Harold Varmus: You’re putting me in a different position. Politically, I don’t want to bash a previous director, but I will because this was a claim that just has no reality. The argument was we’re going to banish death and suffering from cancer, not that we were going to abolish cancer, but that is just not going to happen in such a short timescale, and it creates first of all, a false aspiration, one that we clearly cannot succeed in achieving and secondly, it provides too much optimism in a setting that is—as you’ve heard around this table—a very complicated set of diseases and we are not going to conquer all those diseases and prevent death from them in such a short timescale.
Lewis Cantley: Yeah, I completely agree and I would add that I'm optimistic because I think with these target approaches and as we break cancer into more and more sub fractions we figure out how to cure the sub fractions. Every year we’re going to see another few percent get if not cured, at least have treatments that allow people to live without extensive chemotherapy approaches and so if you do that, if you project it and say we’re only going to cure 2% this year, well if we started curing 2% in 1970 today we’d be almost finished because in 50 years at 2% we could get them all.

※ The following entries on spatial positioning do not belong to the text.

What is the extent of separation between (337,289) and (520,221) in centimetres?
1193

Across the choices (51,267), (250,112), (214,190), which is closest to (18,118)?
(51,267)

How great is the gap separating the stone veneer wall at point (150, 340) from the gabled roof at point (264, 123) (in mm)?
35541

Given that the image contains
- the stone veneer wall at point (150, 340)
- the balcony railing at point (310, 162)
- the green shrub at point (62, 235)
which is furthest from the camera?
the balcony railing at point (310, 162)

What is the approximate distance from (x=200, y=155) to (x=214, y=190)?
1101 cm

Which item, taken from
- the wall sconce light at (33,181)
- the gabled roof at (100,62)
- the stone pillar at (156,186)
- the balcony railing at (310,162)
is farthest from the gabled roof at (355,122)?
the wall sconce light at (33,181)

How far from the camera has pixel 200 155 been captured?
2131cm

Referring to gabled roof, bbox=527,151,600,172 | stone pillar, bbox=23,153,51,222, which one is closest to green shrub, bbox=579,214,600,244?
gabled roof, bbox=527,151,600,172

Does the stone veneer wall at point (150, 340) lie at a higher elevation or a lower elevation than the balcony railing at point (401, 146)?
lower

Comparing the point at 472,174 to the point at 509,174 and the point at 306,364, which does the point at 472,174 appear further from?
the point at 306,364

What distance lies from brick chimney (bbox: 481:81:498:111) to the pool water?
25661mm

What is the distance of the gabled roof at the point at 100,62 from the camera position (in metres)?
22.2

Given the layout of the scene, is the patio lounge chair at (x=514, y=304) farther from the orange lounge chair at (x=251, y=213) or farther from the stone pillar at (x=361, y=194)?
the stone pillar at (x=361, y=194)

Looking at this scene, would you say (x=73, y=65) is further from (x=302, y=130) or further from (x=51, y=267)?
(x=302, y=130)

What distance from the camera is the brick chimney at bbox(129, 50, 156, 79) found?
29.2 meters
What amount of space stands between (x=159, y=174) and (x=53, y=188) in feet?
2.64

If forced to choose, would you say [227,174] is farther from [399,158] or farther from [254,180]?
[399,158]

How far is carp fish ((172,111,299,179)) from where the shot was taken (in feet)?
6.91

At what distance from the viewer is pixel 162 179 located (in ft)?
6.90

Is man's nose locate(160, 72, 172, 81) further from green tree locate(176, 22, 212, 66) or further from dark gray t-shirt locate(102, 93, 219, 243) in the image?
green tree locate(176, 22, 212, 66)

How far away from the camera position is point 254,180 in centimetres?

Siddhartha Mukherjee: I'm reminded of the advertisement that came out in 1969 which said, “Mr. Nixon, you can cure cancer”, in the New York Times and the Washington Post and of course the advertisement says you can cure cancer as if it was one disease and of course the word cure. And in fact, the goal was set at that point of time by 1981, and 1981 has long passed as you know.
Harold Varmus: Yeah, I think the discussion though needs to be enlarged slightly so we remind ourselves that while it’s attractive to think about curing an advanced cancer with drugs that there are many other things we can do to reduce the burden of cancer. One of course is to prevent it and we’ve had some brief discussions about that, but we can make great- in fact, most of the reduction in mortality from cancer in this country is due to smoking cessation. Secondly, I would point out that drugs are only one of many things we do to treat cancer and perhaps the most effective thing we can do is remove a cancer, so surgery is a very important tool here, surgical methods, not much talked about, have improved. When we detect cancer early before it has spread we can cure it more frequently, so early detection, prevention and conventional therapy used early on are very important steps.
The other thing I would go back to is Dr. Von Eschenbach’s term suffering. We tend to forget that while cancer is still a terrible disease we have reduced suffering from cancer already dramatically, much better pain control, control of nausea and vomiting. Chemotherapy has gotten more tolerable. We can restore bone marrow function fairly quickly with really very superb science using hormones to stimulate the way the marrow functions after chemotherapy. These are major changes.
Deborah Schrag: And the fact that it’s no longer something that people need to keep a secret, the fact that there are many public figures who have cancer who are open about their cancer diagnoses and the numerous strategies people use to cope.
Doug Schwartzentruber: I think our strategy somewhat has changed. Yes, we continue to search for a cure, but the other C word, control and so many of our trials right now that are publishing results talk about cancer control as opposed to the term cure and getting that disease to stabilize and not progress and if we can do that it becomes an elegist to some of our other chronic diseases.
Siddhartha Mukherjee: Dr. Schrag, can lifestyle choices alone prevent cancer?
Dr. Deborah Schrag: Lifestyle choices alone can’t prevent all cancers, but they can enormously decrease the incidence, particularly of some cancers, so lung cancer would be the best example. Some of the things Harold was talking about, getting vaccinated for hepatitis B, getting vaccinated for the human papillomavirus, getting 11 year-old girls- we could probably eradicate or come close to eradicating cervical cancer. The challenge is here we’ve got a cancer that is caused by a virus and we know that just as our genes are changing and evolving so are the genes of viruses, so right now we have a vaccine that seems to work against most strains, but is it possible that we’ll have new viral strains that this vaccine will no longer work? Absolutely, that's possible, so this is going to be an ongoing process.